There is no official plan to support MPI-3 on Blue Gene/Q but a subset of these features may be available at some point in the future.

A portable implementation of MPI-3 nonblocking collectives (NBC) on top of MPI-1 is provided by LibNBC.

All of the features of MPI-3 NBC and RMA are available already from PAMI, so adventurous users wishing to use e.g. remote atomics or nonblocking reductions can use PAMI for this purpose.

Many other features of MPI-3 can be implemented on Blue Gene/Q using a mixture of MPI, MPIX, PAMI and SPI calls. If you are using MPI-3 on other systems and would like these features on Blue Gene/Q, please contact support and we may be able to assist you in this respect.

Tutorials

The LLNL tutorial is excellent. Many other resources can be found online via popular search engines.

Explanation of MPI variants

I will refer only to mpicc here, but almost everything written will be language- and compiler-agnostic. The few exceptions will be noted.

Official MPI variants

There are six official versions of MPI on Blue Gene/Q:

$ ls -1 /bgsys/drivers/ppcfloor/comm/*/bin/mpicc
/bgsys/drivers/ppcfloor/comm/gcc/bin/mpicc
/bgsys/drivers/ppcfloor/comm/gcc.legacy/bin/mpicc
/bgsys/drivers/ppcfloor/comm/xl/bin/mpicc
/bgsys/drivers/ppcfloor/comm/xl.legacy/bin/mpicc
/bgsys/drivers/ppcfloor/comm/xl.legacy.ndebug/bin/mpicc
/bgsys/drivers/ppcfloor/comm/xl.ndebug/bin/mpicc

These are the only officially-supported versions of MPI on Blue Gene/Q and will always correspond to the latest driver release installed on the system.

Debugging vs. no debugging

The "no debugging" variants of MPI are denoted by the presence of .ndebug in the directory path.

If you compile MPI without debugging enabled, software overhead is reduced. This will affect the latency of some functions in such a way as to benefit highly optimized and thoroughly debugged codes that are latency-limited.

Do not use the ndebug builds of MPI unless you are confident that your application will executed correctly. Otherwise you will lose the opportunity to debug erroneous usage of MPI and potentially some internal errors in MPI.

Legacy behavior vs. fine-grain locking

The "legacy" variants of MPI are denoted by the presence of .legacy in the directory path

The legacy versions of MPI use coarse-grain locking, which means mutual exclusion between threads at the MPI function level. The non-legacy versions of MPI use fine-grain locking, which implies that some features - point-to-point is the most important use case for this - allow overlapping access to MPI by multiple threads due to the locking on a per-object level.

===

Work to be completed:
Please give a continuation of the Blue Gene/Q MPI text, starting after its last sentence. The material that follows comes from a different source.

Material:
===

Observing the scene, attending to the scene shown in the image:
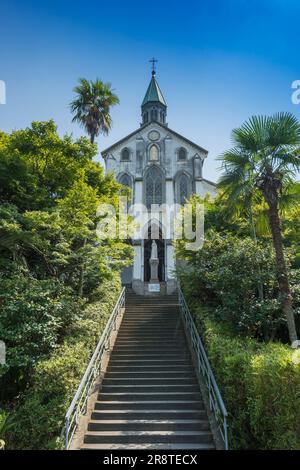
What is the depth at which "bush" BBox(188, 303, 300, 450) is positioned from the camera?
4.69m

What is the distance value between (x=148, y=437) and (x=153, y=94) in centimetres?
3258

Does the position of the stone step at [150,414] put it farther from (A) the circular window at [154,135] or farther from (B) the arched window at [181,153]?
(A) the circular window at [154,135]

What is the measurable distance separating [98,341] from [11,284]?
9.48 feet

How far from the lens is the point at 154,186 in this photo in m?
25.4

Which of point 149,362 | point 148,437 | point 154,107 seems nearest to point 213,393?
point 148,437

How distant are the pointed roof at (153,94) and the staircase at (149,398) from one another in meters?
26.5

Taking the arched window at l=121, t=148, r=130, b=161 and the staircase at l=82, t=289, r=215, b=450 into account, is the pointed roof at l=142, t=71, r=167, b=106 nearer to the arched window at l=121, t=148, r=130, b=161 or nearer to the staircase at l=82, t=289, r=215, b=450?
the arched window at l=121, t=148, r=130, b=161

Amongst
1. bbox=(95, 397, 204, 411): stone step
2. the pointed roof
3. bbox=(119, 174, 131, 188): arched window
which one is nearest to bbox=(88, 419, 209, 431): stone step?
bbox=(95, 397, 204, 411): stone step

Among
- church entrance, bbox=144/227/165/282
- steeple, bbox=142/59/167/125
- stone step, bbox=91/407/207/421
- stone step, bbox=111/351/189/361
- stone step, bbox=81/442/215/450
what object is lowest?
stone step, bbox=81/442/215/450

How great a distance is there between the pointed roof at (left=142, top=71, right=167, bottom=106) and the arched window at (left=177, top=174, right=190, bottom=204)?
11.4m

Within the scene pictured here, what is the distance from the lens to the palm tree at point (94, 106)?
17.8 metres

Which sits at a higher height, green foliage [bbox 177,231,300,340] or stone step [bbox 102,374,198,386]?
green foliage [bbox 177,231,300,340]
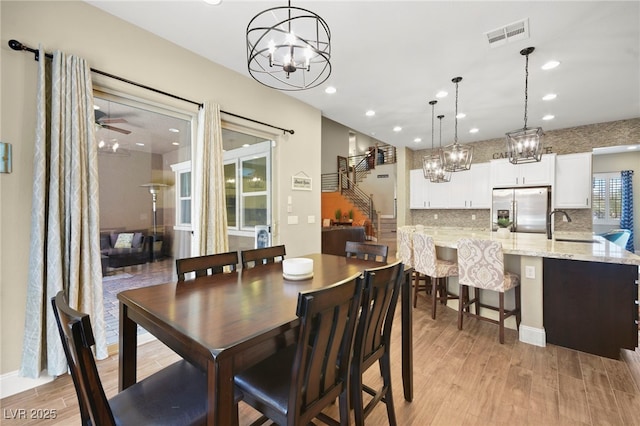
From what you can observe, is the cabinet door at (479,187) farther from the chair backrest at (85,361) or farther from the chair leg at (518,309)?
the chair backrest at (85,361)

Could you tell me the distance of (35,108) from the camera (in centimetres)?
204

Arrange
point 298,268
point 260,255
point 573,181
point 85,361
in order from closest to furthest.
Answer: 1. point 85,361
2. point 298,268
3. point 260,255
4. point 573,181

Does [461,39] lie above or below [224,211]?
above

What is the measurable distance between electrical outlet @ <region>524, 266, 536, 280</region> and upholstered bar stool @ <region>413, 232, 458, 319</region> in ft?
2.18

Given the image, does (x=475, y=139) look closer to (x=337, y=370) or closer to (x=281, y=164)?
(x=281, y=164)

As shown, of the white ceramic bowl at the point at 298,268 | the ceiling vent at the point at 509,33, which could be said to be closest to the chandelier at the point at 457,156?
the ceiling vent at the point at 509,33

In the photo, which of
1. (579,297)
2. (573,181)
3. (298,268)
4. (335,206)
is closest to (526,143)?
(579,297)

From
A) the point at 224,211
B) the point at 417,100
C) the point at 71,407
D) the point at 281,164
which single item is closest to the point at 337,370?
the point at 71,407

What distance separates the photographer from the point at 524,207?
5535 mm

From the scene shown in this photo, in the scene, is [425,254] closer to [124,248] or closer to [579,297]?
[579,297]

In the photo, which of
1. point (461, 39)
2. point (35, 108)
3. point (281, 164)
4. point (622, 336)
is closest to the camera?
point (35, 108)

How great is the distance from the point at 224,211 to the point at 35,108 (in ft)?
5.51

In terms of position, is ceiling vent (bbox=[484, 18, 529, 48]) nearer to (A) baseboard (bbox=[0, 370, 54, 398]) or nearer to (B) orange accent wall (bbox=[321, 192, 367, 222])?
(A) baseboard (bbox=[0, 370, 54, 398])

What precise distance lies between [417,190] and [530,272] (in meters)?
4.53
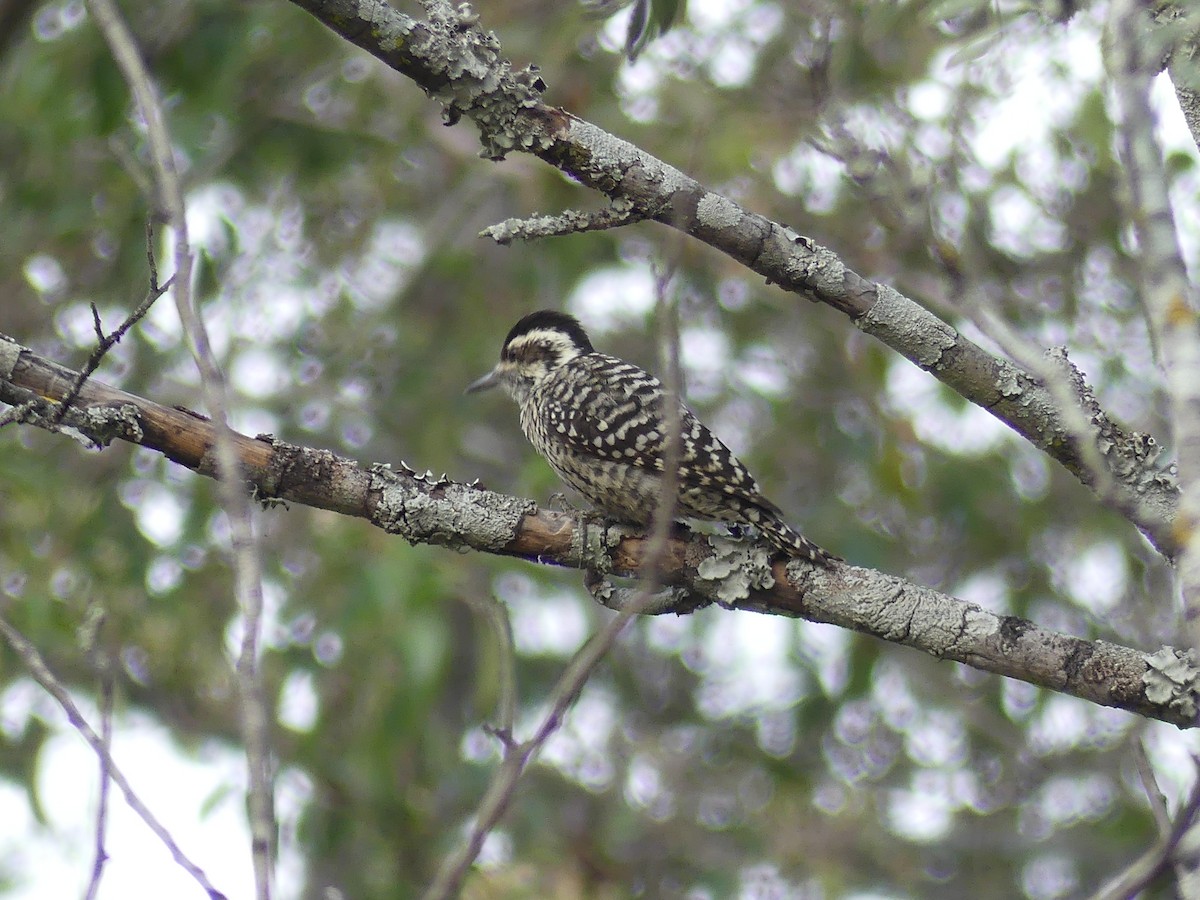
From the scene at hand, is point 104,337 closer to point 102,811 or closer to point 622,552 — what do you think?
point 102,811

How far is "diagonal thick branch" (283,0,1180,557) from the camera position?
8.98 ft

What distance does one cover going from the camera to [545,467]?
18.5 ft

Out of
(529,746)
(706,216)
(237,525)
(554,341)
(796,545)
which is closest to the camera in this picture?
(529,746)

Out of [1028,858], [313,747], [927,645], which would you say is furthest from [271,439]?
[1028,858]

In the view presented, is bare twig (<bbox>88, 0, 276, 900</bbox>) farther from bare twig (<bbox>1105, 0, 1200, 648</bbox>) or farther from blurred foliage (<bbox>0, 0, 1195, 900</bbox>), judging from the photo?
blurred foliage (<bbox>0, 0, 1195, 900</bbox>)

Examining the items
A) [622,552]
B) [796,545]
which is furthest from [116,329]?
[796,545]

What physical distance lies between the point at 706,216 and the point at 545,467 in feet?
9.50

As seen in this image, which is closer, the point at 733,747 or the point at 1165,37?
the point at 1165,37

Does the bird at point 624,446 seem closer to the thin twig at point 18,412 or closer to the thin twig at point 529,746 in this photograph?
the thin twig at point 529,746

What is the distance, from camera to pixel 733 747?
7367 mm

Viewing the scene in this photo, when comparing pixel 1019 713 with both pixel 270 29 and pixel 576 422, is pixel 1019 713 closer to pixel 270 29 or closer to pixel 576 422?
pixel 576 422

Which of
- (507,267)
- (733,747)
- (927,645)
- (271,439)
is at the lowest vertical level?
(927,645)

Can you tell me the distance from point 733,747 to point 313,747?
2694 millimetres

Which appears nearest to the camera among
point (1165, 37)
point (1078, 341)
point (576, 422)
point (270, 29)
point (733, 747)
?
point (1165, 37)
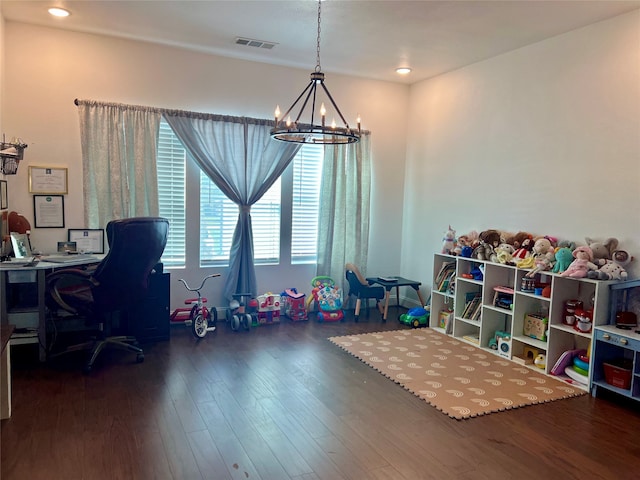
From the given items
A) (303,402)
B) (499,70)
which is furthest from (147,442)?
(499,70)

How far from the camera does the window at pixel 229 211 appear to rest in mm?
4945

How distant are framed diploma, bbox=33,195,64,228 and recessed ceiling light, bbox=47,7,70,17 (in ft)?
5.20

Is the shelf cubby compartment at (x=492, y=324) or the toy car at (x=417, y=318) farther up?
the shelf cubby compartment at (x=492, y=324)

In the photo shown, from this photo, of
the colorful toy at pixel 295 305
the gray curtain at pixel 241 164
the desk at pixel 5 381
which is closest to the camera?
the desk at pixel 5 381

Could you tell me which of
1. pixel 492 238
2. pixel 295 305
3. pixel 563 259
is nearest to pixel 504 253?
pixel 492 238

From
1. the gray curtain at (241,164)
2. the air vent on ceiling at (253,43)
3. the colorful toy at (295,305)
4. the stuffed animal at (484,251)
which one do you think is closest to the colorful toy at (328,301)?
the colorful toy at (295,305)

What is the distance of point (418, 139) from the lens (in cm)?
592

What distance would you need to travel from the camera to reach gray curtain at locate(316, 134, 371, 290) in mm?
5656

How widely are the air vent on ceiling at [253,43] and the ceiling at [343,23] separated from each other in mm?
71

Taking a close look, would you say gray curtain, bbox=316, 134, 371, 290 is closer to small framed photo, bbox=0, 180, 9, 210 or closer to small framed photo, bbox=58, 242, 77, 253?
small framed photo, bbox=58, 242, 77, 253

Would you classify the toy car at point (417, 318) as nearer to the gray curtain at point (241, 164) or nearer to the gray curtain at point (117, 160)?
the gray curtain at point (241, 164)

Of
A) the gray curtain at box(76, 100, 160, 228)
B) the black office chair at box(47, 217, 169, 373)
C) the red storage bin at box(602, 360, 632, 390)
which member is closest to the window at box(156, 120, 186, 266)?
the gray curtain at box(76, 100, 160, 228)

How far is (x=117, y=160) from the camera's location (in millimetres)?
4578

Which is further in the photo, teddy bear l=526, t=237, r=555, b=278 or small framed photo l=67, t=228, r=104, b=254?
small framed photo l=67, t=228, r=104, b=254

===

Written answer:
Fine-grain locking entails slightly higher overload for locking, so this should not be used unless required, unless the side-effects of fine-grain locking (e.g. asynchronous progress) are desirable. Applications that send many small messages should also benefit from fine-grain locking as this increases injection rate due to exploitation of comm threads within MPI.

Traditional MPI codes that use only blocking MPI calls and do not make MPI calls from multiple threads at the same time (i.e. those that do not use MPI_THREAD_MULTIPLE) should perform better with the legacy builds of MPI.

Asynchronous progress

Submitting with the environment variable PAMID_THREAD_MULTIPLE set to 1 will activate communication helper threads that will drive MPI in the background, thereby enabling passive-target progress of MPI one-sided communication as well as nonblocking point-to-point. It is absolutely critical to use this feature if you use MPI RMA passive-mode communication. Other uses of MPI may or may not benefit from it.

You cannot enable asynchronous progress in c64 mode because there are no threads available to use for communication. If an MPI code requiring asynchronous progress also uses threads, threads should be scheduled such that both will be active. This should work for OpenMP but may fail for codes that use Pthreads directly if the user does not implement their threaded code in such a way that the kernel can deschedule them in favor of the communication threads.

The MPI Fortran module

You must use a module compiled with the same Fortran compiler - GNU or XLF - that you are using for your application. If you don't, it won't work and some versions (including most or all of the ones released in 2012) will crash.

All you need to remember to do is use one of the four versions of MPI compiled with XL if you are using the XL Fortran compiler and use one of the two versions of MPI compiled with GCC if you are using the GNU Fortran compiler.

ALCF expects that this problem will be solved at some point in the future, but we have no timeline from IBM for this.

Unofficial MPI variants

Building MPI from source

As the MPICH-based MPI source code is open-source on Blue Gene/Q, anyone can compile their own version and run with that. This is unsupported but may be perfectly functional for some users. See this page for instructions on how to build MPICH from source on Blue Gene/Q.

Because ALCF provides the LLVM compiler for users, there are MPI build scripts for Clang and Clang++. In addition, one can build MPI from source using these compilers, although this is not necessary to use MPI with Clang and Clang++, due to the compiler agnostic nature of C functions. The C++ interface of MPI is probably compiler-sensitive, but since the C++ interface was deprecated in MPI 2.2 and deleted in MPI 3.0 (see MPI and C++ for more information), users should cease using the C++ interface to MPI as soon as possible.

TODO Document paths to LLVM MPI compiler scripts and site installs of MPICH built with Clang, should they exist (they don't yet).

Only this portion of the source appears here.